== Source excerpt ==
This is a nice picture of that mill. Is that a split in the main body right abovethe vertical ways??? If so, that's another area where you might have ainterference, BUT the GOOD news is that would most probably make a great spot to shim things to resolve your problem!

Yes, and it has 2 index pins to allow for easy alignmentioned


----------



## jakes_66 (Oct 10, 2017)

I'm not savvy on the use of those index pins where the column casting meets the overarm casting.  In the parts breakdown they look like they are used for assembly, then after the (4) socket head bolts are tightened they don't serve any other function, correct?

Rich, thanks for the suggestions, but I'm not following you on the purpose of the 14" bearing plate.  Are you just mounting this to the table and taking a reading on that?  I haven't heard of a bearing plate so I'm just not familiar with their use.  Also, I do suspect that the head/motor assembly is original.  I also suspect mine is an earlier or later model than yours, mostly because mine does not have the spindle brake, spindle lock, etc.


----------



## richl (Oct 10, 2017)

Jake, they are probably more correctly called register pins,  correct they are only for alignment during assembly

The bearing plate is just a tool used to aide in tramming the table, instead of dragging a dti or Dia indicator across the slots in the table, I place a true bearing surface down and swing the dti over that. The 14" bearings gives me 7" of swing in all directions. I got 2 of them on ebay a couple years back for 35.00. I am not sure if they are a tool, or a mechnical part used as a tool. I have heard guys here calling them bearing plates, so that's what I call them.

Yea, part of the reason I was asking about the motor was to get an idea of the changes in our machines. My table is 42", yours appears to be the smaller. I did not realize you did not have a brake, I would imagine it would be easy enough to make one though.

I think ted nailed the solution for you though, I'm glad he chimed in, I would not have thought to place the shim at that seam.

I really enjoy my mill, lots of mass, enough power, and it holds true pretty well as long as I don't try to push it too hard. You will enjoy yours too I am sure


----------



## richl (Oct 10, 2017)

Another pieces of information I read about these machines, southbend did not make them, they contracted them out, many were made in England.  

Often wondered how you could tell where your machine was made. Somewhere I found a list of southbend machines and my serial came up as a 1956 vintage machine... though I can't remember exactly where I got the source for that information...

== Supplied information ==

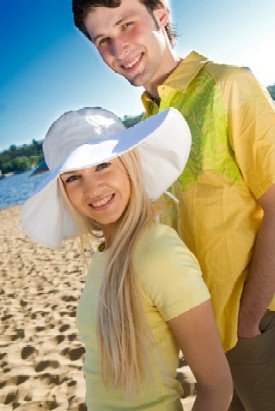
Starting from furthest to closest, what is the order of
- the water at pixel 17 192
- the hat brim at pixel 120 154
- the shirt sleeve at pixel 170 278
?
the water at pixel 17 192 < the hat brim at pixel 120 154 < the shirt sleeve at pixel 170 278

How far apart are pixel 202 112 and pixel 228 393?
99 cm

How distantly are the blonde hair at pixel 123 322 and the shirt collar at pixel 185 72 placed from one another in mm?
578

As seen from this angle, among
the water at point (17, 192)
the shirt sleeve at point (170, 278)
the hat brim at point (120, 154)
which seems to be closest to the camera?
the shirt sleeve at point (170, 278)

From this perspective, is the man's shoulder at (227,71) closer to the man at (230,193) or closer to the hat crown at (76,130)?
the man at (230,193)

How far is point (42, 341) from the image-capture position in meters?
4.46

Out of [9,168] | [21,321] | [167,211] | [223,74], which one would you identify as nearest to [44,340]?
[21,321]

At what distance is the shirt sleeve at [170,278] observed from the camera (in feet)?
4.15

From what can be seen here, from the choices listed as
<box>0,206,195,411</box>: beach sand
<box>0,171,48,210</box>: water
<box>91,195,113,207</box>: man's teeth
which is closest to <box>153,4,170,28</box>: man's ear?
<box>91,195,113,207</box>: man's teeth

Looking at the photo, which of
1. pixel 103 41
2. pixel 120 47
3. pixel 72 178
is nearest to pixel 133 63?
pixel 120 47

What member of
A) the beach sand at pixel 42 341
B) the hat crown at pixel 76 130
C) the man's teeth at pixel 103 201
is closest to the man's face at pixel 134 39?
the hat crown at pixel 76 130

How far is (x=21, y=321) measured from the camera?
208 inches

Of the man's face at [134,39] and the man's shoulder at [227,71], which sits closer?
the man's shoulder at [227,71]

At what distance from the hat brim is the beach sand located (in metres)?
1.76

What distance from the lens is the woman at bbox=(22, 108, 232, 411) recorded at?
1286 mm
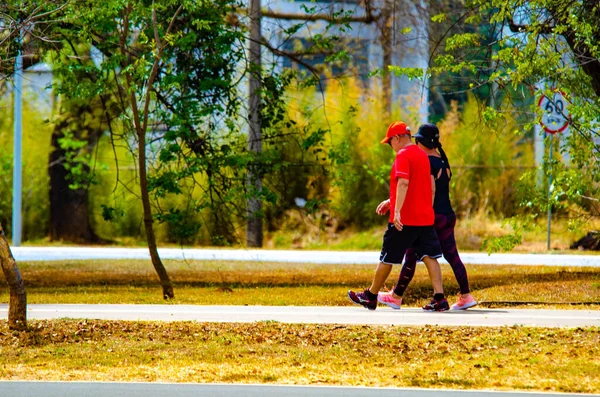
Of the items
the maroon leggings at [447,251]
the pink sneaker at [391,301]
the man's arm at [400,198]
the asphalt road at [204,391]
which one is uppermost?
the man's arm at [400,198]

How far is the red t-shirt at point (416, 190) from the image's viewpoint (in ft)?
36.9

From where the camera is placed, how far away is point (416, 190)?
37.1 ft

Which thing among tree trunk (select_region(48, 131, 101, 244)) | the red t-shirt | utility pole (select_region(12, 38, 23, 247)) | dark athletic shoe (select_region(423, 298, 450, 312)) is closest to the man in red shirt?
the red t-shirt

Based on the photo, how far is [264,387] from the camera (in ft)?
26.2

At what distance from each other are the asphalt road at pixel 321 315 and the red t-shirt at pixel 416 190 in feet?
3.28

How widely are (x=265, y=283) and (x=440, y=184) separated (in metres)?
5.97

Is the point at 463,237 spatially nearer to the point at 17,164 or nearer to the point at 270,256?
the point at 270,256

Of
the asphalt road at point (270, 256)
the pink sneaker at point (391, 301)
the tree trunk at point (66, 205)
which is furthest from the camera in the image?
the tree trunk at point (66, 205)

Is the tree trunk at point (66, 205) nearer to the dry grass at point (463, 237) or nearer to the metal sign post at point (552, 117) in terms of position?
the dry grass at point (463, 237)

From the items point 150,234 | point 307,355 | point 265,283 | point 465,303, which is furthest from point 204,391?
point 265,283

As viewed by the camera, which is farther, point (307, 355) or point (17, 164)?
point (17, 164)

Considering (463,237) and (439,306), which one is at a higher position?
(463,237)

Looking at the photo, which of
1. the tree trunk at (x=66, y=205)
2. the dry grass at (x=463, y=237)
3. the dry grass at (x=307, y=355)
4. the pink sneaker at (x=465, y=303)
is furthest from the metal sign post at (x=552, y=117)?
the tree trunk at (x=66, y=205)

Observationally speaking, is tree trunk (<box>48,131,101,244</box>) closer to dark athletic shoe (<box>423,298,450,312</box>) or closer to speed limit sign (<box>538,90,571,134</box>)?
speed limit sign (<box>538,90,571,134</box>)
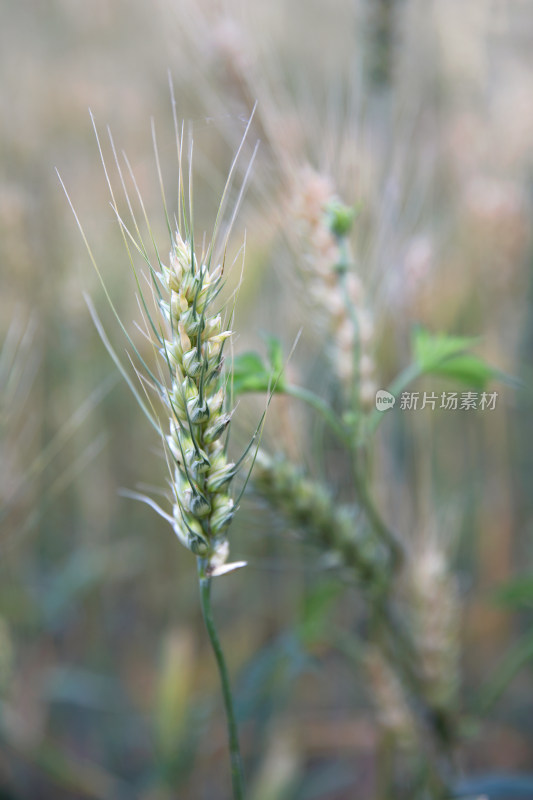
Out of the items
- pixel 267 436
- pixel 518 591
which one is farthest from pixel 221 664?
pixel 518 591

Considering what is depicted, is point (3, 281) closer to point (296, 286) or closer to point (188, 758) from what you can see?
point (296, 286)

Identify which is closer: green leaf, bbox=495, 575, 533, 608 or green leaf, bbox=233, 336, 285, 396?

* * *

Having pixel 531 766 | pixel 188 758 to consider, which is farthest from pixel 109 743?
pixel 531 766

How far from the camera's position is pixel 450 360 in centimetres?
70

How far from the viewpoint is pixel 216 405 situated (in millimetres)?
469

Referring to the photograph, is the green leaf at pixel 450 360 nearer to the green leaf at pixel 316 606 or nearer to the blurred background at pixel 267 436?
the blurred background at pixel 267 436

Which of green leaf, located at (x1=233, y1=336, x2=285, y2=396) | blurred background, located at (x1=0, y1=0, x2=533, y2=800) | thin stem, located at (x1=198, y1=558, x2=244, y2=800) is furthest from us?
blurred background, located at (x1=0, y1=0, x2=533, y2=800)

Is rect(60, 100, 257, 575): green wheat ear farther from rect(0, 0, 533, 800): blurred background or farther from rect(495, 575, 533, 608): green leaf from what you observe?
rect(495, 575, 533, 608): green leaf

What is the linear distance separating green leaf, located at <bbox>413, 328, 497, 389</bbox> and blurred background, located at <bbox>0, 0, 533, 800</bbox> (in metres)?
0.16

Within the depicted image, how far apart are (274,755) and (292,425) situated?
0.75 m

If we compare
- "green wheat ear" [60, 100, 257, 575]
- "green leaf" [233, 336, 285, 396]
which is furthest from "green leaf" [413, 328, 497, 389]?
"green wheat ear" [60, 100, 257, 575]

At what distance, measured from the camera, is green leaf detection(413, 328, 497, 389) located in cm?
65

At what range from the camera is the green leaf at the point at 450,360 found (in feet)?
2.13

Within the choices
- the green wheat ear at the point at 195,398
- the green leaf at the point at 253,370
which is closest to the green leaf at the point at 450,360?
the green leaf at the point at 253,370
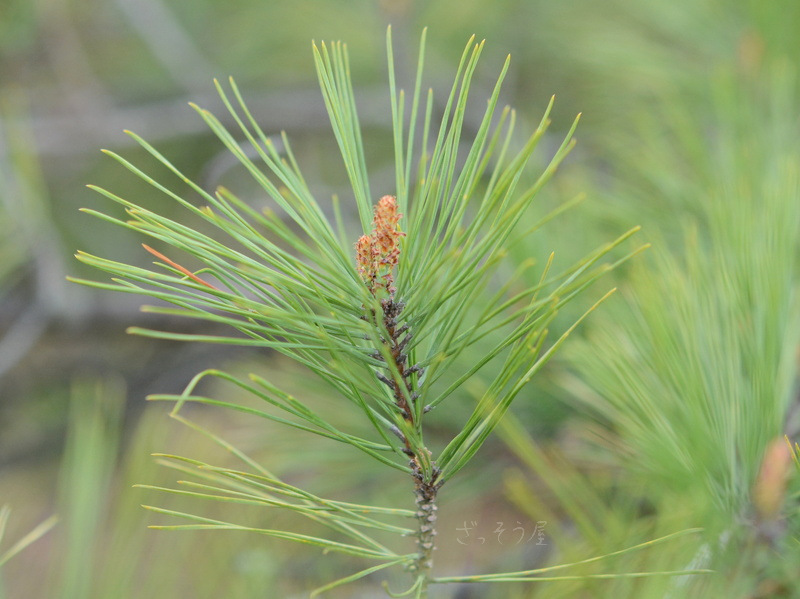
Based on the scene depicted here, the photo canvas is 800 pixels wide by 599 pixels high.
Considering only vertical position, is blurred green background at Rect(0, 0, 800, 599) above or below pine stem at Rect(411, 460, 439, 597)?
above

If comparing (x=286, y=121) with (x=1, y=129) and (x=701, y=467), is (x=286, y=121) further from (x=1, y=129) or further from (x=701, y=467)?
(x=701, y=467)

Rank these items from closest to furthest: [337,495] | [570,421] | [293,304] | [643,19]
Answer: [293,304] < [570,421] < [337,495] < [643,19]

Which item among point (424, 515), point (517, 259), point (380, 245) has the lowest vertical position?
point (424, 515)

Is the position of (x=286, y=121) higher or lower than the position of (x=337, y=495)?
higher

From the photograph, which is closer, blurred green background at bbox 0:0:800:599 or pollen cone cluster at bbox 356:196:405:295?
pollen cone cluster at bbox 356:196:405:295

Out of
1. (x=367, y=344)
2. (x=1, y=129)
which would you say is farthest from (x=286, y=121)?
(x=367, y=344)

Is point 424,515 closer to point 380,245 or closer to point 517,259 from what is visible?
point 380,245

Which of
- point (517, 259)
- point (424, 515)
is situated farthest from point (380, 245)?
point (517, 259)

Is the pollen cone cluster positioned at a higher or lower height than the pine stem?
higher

== Given problem ==
Continue the milling machine forum discussion from the point where it stops.

== Exercise response ==
Rich


----------



## Silverbullet (Oct 14, 2017)

From the looks of it , you may have to shim the head where it rotates sideways.


----------



## jakes_66 (Oct 17, 2017)

Update:

I removed the head from the ram last evening and cleaned it thoroughly.  Thankfully there wasn't a lot of debris.  I used a nice flat 4" long Norton medium grit honing stone on the mating surfaces and worked on any (very small) high spots for a good 10 minutes.  I cleaned the surfaces again, oiled them down with Vactra way oil and reassembled.

The result was positive, but still not enough.  The misalignment has been reduced to 2 thousandths over 9 inches, down from 2.5 thousandths before I began.  I think I'll repeat this honing step one more time since my hoisting arrangement for the head is still set up.  I may have been a little conservative in my first effort, not wanting to go too far.  If I can get the reading down to +/- 1 thousandth I'll be satisfied.

Has anyone else ever trammed their head and found this issue?  Rich, how far off is yours?  You said yours is not as bad as mine.

-Jake


----------



## richl (Oct 17, 2017)

I am ashamed to say i dont know exactly, i know the last time i trammed my head, about a month before you started this thread i carefully trammed and found the front to back in the area of about a thousand over 7", maybe a little less. 

Along the same lines, my head will go out easily under heavy cutting, I will be curious to see if you have a similar issue.

Hth
Rich


----------



## richl (Oct 18, 2017)

I'm also paying attention to what you are doing to correct yours Jake,  so please keep posting here as you find things out.

Rich


----------



## jakes_66 (Oct 20, 2017)

Update:

I'm a little disappointed, I must admit.  I removed the head last evening and used the same stoning method that made some progress earlier in the week.  The mating surfaces still show some 'frosting', but there are some suspicious looking sanding marks that I think may be someone else's attempt at squaring the head.  The sand marks are not quite in the right spot, but I can't imagine any other reason someone would have done that.

Anyway, I worked pretty vigorously on both mating surfaces at the head mount with the honing stone, but to no avail.  The same 2 thousandths of deviation remains.  I'm eyeing the ways now, considering that I may have been too dismissive of them before.  Not sure how to go about that... need to build up some courage before diving in to that.

Perhaps I'm too leery of shimming the column-to-ram connection.  It feels like that will de-stabilize the rigidity of the whole machine?  It seems the ability of the machine to absorb noise, vibration and harshness depends on solid connections between pieces?  Sometimes I think I worry too much...


----------



## 4GSR (Oct 20, 2017)

Shimming is not the proper method of gaining the alignment you need here.  It needs to be scraped with a scraper.  A old file will make an decent scraper to get you by using.  There are a few threads dealing with this under "Machine Reconditioning Restoring" I think that right, close enough. The surface shown in your picture needs to be scraped flat to a known flat surface.  I'm not going to go into deep detail on doing this.  Post a thread over in that section if you like and we'll offer advise on getting it squared up for you.


----------



## richl (Oct 20, 2017)

Just curious here, there are 2 surfaces in question here, the head that Jake is showing and the ram mating surface.  Wouldn't any misalignment entail both? Again, just trying to get a handle on how to approach this.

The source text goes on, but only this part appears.